---------- Provided passage
Bottom Line: Molecular-genetic depolarization of a sparse, widely distributed set of GlyCl-expressing cells non-cell-autonomously induces a neoplastic-like phenotype in melanocytes: they overproliferate, acquire an arborized cell shape and migrate inappropriately, colonizing numerous tissues in a metalloprotease-dependent fashion.A similar effect was observed in human melanocytes in culture.Depolarization of GlyCl-expressing cells induces these drastic changes in melanocyte behavior via a serotonin-transporter-dependent increase of extracellular serotonin (5-HT).

View Article: PubMed Central - PubMed

Affiliation: Center for Regenerative and Developmental Biology, Biology Department, 200 Boston Avenue, Suite 4600, Tufts University, Medford, MA 02155, USA.
--------------------
---------- Source data
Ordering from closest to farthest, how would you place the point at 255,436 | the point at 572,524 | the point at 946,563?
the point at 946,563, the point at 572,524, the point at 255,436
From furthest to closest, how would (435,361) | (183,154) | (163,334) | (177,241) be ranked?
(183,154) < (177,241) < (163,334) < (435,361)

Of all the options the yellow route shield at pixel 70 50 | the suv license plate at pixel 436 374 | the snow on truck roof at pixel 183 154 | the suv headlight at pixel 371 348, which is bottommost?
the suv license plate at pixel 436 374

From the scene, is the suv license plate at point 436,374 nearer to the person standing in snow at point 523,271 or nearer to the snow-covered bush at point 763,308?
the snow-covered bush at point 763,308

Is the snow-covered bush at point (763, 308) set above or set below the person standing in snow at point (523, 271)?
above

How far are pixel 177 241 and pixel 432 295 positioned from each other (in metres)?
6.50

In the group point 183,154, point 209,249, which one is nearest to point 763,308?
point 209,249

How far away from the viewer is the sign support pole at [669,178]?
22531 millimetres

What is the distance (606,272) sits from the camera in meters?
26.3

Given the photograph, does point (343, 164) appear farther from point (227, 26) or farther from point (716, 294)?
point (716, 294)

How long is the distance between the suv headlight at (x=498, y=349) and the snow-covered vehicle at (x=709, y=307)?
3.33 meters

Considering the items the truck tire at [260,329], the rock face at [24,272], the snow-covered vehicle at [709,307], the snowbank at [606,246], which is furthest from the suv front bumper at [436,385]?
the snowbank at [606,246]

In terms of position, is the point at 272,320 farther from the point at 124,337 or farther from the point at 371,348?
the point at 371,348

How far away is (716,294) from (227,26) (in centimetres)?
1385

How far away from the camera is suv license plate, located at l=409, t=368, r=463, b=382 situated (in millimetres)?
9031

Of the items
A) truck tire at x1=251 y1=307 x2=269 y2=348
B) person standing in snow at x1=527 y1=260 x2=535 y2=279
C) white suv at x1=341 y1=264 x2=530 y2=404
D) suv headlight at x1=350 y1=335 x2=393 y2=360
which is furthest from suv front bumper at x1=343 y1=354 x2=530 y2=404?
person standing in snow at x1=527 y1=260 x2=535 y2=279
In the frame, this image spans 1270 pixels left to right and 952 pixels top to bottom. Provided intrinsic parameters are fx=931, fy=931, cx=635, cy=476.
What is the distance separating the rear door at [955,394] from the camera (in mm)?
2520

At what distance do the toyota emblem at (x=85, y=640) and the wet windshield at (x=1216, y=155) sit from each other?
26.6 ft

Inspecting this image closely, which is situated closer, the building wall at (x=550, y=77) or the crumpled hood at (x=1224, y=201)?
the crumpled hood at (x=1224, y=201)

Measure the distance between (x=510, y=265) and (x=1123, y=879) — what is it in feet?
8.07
--------------------
• Tasks to perform:
- 1) State whether each statement agrees with the passage on melanocytes, answering yes or no and quoting the deciding words: (a) Depolarization of the GlyCl-expressing cells induces a neoplastic-like phenotype in melanocytes. (b) No similar effect was seen in human melanocytes in culture. (c) The changes in melanocyte behavior come about through a decrease of extracellular serotonin.
- 2) According to the passage on melanocytes, what cell shape do the affected melanocytes acquire?
- 3) Repeat the passage on melanocytes word for word, starting at "Bottom Line: Molecular-genetic" and ending at "extracellular serotonin (5-HT).".

• Expected outputs:
- 1)
(a) Yes: "non-cell-autonomously induces a neoplastic-like phenotype in melanocytes"
(b) No: "A similar effect was observed in human melanocytes in culture"
(c) No: "via a serotonin-transporter-dependent increase of extracellular serotonin (5-HT)"

- 2) An arborized cell shape.

- 3)
Bottom Line: Molecular-genetic depolarization of a sparse, widely distributed set of GlyCl-expressing cells non-cell-autonomously induces a neoplastic-like phenotype in melanocytes: they overproliferate, acquire an arborized cell shape and migrate inappropriately, colonizing numerous tissues in a metalloprotease-dependent fashion.A similar effect was observed in human melanocytes in culture.Depolarization of GlyCl-expressing cells induces these drastic changes in melanocyte behavior via a serotonin-transporter-dependent increase of extracellular serotonin (5-HT).